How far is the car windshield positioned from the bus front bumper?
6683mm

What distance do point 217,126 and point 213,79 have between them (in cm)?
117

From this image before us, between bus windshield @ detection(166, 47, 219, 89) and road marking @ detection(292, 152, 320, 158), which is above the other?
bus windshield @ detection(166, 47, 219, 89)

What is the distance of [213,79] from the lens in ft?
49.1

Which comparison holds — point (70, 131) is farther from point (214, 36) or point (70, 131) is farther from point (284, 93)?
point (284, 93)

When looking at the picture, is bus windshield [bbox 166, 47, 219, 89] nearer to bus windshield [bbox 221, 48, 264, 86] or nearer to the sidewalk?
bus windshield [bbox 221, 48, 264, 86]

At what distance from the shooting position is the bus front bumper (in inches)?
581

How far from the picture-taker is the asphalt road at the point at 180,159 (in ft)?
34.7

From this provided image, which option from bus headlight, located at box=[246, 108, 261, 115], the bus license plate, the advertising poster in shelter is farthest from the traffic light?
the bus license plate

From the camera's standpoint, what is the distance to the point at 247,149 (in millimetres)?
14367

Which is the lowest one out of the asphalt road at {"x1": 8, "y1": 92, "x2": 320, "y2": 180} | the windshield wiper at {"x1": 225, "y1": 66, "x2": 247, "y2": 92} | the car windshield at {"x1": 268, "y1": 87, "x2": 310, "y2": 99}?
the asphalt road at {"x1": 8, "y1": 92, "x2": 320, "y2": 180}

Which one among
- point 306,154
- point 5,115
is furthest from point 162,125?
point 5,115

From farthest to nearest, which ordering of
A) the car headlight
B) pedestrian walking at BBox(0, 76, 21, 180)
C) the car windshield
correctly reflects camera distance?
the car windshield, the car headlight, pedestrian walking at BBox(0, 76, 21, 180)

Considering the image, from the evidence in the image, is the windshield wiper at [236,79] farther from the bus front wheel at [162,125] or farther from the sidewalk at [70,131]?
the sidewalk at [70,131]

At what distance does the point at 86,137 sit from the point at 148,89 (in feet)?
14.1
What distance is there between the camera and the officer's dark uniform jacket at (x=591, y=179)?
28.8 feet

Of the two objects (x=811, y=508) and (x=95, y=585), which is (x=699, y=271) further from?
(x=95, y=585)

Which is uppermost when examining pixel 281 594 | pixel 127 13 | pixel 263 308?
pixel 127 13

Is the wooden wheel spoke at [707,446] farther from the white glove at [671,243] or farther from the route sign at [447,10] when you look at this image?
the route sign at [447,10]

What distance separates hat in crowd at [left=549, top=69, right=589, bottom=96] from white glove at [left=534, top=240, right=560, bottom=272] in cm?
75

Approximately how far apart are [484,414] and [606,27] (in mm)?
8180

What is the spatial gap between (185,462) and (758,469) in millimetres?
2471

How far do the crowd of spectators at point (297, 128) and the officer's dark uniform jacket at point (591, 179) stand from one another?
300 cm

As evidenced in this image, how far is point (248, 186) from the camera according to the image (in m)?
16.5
· · · ·
Recast the records above as a JSON list of strings, one string per line, leaving out the blank lines.

[
  "How far is the car windshield positioned from the bus front bumper?",
  "6683mm",
  "What distance do point 217,126 and point 213,79 have between them (in cm)?",
  "117",
  "From this image before us, between bus windshield @ detection(166, 47, 219, 89) and road marking @ detection(292, 152, 320, 158), which is above the other?",
  "bus windshield @ detection(166, 47, 219, 89)",
  "What is the distance of [213,79] from the lens in ft?",
  "49.1",
  "Which comparison holds — point (70, 131) is farther from point (214, 36) or point (70, 131) is farther from point (284, 93)?",
  "point (284, 93)",
  "When looking at the picture, is bus windshield [bbox 166, 47, 219, 89] nearer to bus windshield [bbox 221, 48, 264, 86] or nearer to the sidewalk?",
  "bus windshield [bbox 221, 48, 264, 86]",
  "At what distance from the shooting position is the bus front bumper (in inches)?",
  "581",
  "How far from the picture-taker is the asphalt road at the point at 180,159 (in ft)?",
  "34.7",
  "From this provided image, which option from bus headlight, located at box=[246, 108, 261, 115], the bus license plate, the advertising poster in shelter is farthest from the traffic light?",
  "the bus license plate",
  "From the camera's standpoint, what is the distance to the point at 247,149 (in millimetres)?",
  "14367",
  "Which is the lowest one out of the asphalt road at {\"x1\": 8, \"y1\": 92, \"x2\": 320, \"y2\": 180} | the windshield wiper at {\"x1\": 225, \"y1\": 66, \"x2\": 247, \"y2\": 92} | the car windshield at {\"x1\": 268, \"y1\": 87, \"x2\": 310, \"y2\": 99}?",
  "the asphalt road at {\"x1\": 8, \"y1\": 92, \"x2\": 320, \"y2\": 180}",
  "Which one among",
  "- point 306,154",
  "- point 5,115",
  "is furthest from point 162,125?",
  "point 5,115",
  "From farthest to nearest, which ordering of",
  "A) the car headlight",
  "B) pedestrian walking at BBox(0, 76, 21, 180)",
  "C) the car windshield",
  "correctly reflects camera distance?",
  "the car windshield, the car headlight, pedestrian walking at BBox(0, 76, 21, 180)",
  "Considering the image, from the evidence in the image, is the windshield wiper at [236,79] farther from the bus front wheel at [162,125] or farther from the sidewalk at [70,131]?",
  "the sidewalk at [70,131]",
  "At what distance does the point at 86,137 sit from the point at 148,89 (in feet)?",
  "14.1",
  "What distance is there between the camera and the officer's dark uniform jacket at (x=591, y=179)?",
  "28.8 feet",
  "Of the two objects (x=811, y=508) and (x=95, y=585), which is (x=699, y=271) further from?",
  "(x=95, y=585)",
  "Which is uppermost when examining pixel 281 594 | pixel 127 13 | pixel 263 308?",
  "pixel 127 13",
  "Is the wooden wheel spoke at [707,446] farther from the white glove at [671,243] or farther from the route sign at [447,10] when you look at this image?",
  "the route sign at [447,10]",
  "What distance separates hat in crowd at [left=549, top=69, right=589, bottom=96] from white glove at [left=534, top=240, right=560, bottom=272] in cm?",
  "75",
  "Approximately how far apart are [484,414] and [606,27] (in mm)?",
  "8180",
  "What is the spatial gap between (185,462) and (758,469) in millimetres?",
  "2471",
  "How far do the crowd of spectators at point (297, 128) and the officer's dark uniform jacket at point (591, 179) stand from one another?",
  "300 cm",
  "As evidenced in this image, how far is point (248, 186) from the camera according to the image (in m)?",
  "16.5"
]